I also take to heart Feyerabend's prescription for progress: we've been incrementally building a body of doctrine about programming language semantics, in part to maintain logical consistency in the face of engineering demands -- yet we seem no closer to bridging the chasm between ourselves and nature. Maybe we need to throw out our carefully-constructed mathematical deductions. Maybe we need to dig more deeply, not just into what nature is doing, not just into what mathematics calls for, but into what we do best, mentally, as natural organisms. Our mathematical and symbolic ability is a consequence of our faculty of language. What could be more natural than putting language at the center?

So grogix: a grammar-operated general information computing system. The grammar is the heart of the system. You can have other systems. But if you want a coherent system, it must have one grammar, explicitly, facilitated and protected, at its heart.

Grogix 0.2

Since October of 2009, I was forced to take grogix in a new direction [I now call this old direction, interesting in itself, SUPL]. The old direction was, essentially, a macro preprocessor for generating programs ... albeit one with a well-integrated notion of grammar, morphogenetic sequences, pattern-like steps in those sequences, etc. It's still a useful authoring tool for the kind of analysis described in the sample sequence at www.corememory.org.

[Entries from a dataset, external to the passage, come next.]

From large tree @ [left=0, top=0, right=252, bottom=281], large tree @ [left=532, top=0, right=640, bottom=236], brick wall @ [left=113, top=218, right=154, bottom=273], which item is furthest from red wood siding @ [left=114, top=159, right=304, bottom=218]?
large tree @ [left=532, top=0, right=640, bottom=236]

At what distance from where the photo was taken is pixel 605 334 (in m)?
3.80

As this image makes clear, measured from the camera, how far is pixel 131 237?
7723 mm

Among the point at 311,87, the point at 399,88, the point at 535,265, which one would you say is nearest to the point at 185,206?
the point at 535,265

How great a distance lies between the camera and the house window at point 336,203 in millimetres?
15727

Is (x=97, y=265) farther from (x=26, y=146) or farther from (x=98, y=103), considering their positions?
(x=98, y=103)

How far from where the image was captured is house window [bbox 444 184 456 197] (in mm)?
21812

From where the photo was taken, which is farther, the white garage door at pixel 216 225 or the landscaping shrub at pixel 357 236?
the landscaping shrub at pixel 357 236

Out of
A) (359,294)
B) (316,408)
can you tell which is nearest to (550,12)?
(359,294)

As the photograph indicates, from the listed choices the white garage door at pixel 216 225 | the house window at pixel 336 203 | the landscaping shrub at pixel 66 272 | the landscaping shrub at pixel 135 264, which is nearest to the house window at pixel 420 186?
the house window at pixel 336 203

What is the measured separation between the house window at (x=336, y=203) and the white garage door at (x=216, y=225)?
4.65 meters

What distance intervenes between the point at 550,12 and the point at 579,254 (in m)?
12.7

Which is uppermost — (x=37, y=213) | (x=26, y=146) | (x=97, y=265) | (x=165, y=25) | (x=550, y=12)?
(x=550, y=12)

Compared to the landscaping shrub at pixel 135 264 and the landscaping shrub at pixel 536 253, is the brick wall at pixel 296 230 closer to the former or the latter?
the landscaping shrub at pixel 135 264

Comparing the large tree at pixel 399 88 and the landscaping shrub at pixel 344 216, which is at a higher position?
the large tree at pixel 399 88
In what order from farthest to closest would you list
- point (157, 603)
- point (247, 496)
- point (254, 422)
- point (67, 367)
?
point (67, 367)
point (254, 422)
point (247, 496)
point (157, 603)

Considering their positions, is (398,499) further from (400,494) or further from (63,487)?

But I began to realize: no matter how natural or well-motivated or well-described, a hierarchical expression of the form of a generated Python program was not going to make me happy. I'm just too unsatisfied with our current programming paradigm, which always puts logical consistency before all else, despite the fact that logical consistency has become so straightforward and commonplace that young programmers can create turing complete notations without even knowing that they are doing so.

So, one-by-one, I took parts of grogix-the-macro-processor which I felt were natural and well-motivated, and integrated them into grogix-the-programming language.